Passage for review Start Marker

Ninety participants attended the 1985 East Asian Pastoral Institute Summer Course on Youth Ministry in Manila, May 13-June 14, 1985. Of these, 39 were male Asians, 11 male non-Asians; 32 female Asians and 8 female non-Asians; comprising 31 Priest, 6 Brothers, 27 Sisters and 26 Lay Persons. According to nationalities, 50 came from the Philippines, 15 from the Fiji Islands, 9 from Malaysia, 2 from Indonesia, 2 each from Taiwan, Singapore and Thailand and one each from Hongkong, India, Japan, Korea, New Zealand, Saipan, and Zambia.
The course started with general orientation during which delegates introduced themselves, and group needs and resources surfaced. After the participants had expressed their own perception of their own perception of their country’s youth  a profile of Asian  youth was given and later illustrated by a sample research on Filipino youth. Lecture on the Ministry in the Church closed the first week.
The second week opened with talks on Adolescent Psychology and its attendant relevance to guidance and counseling. In line  with their psychological  growth, the youth experience moral and faith development which ultimately shapes their religious identity. This psycho-religious development pattern requires a program of religious education suited to it.

Passage for review End Marker
Input data Start Marker

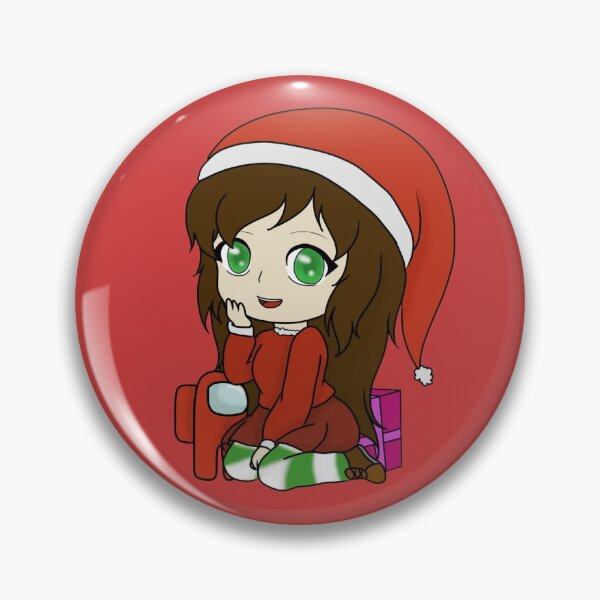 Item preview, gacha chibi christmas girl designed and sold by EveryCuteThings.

Input data End Marker
Input data Start Marker

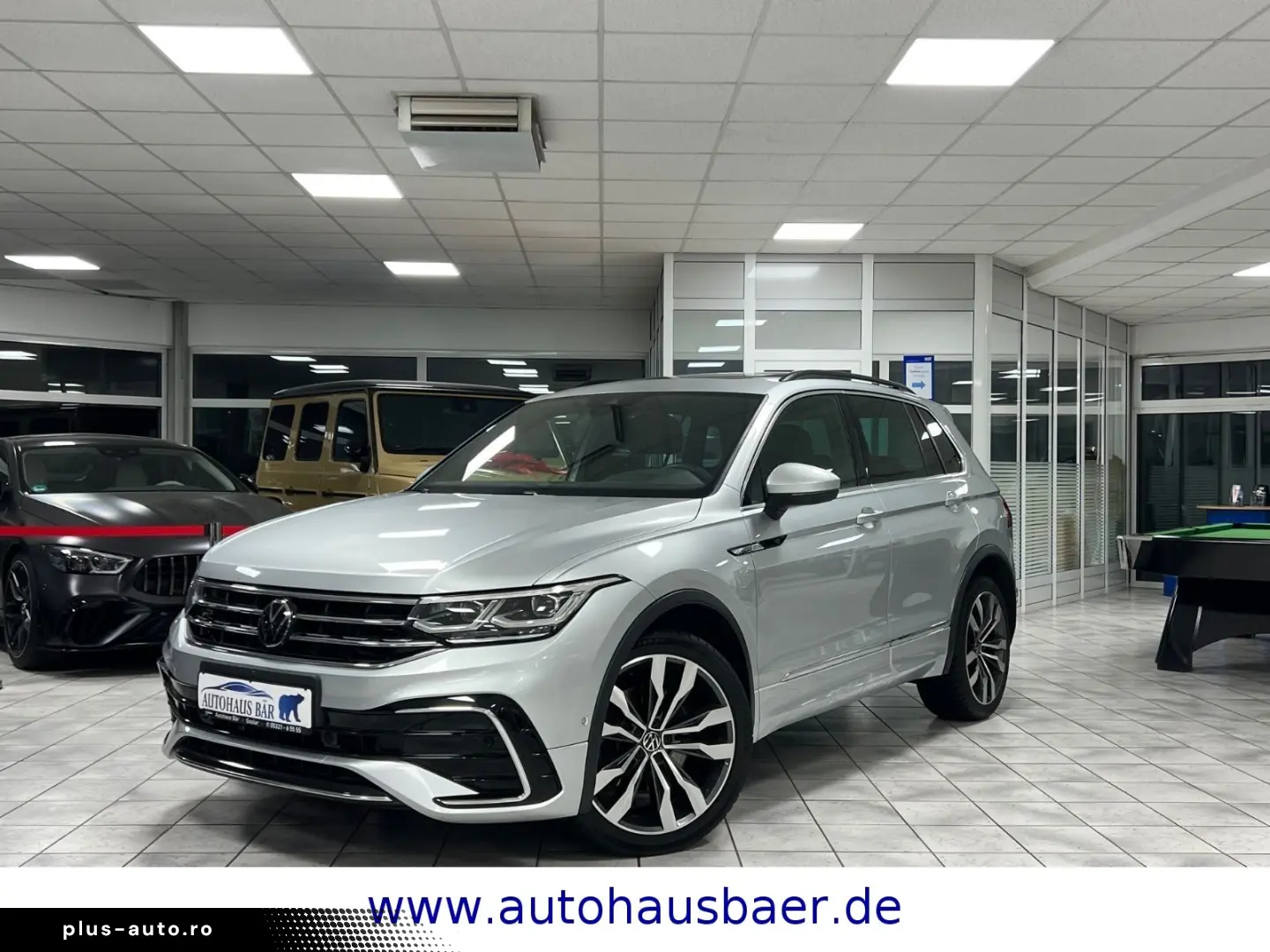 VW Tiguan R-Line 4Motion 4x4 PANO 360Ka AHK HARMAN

Input data End Marker

• **Action item**: In two sentences, summarize the report above on the 1985 summer course on youth ministry.

• **Result of this task**: Ninety participants from many countries, most of them from the Philippines, attended the East Asian Pastoral Institute's youth ministry course in Manila from May 13 to June 14, 1985. The first week began with orientation, a profile of Asian youth, and a lecture on the Ministry in the Church, and the second week opened with talks on adolescent psychology and how young people's moral and faith development calls for suitable religious education.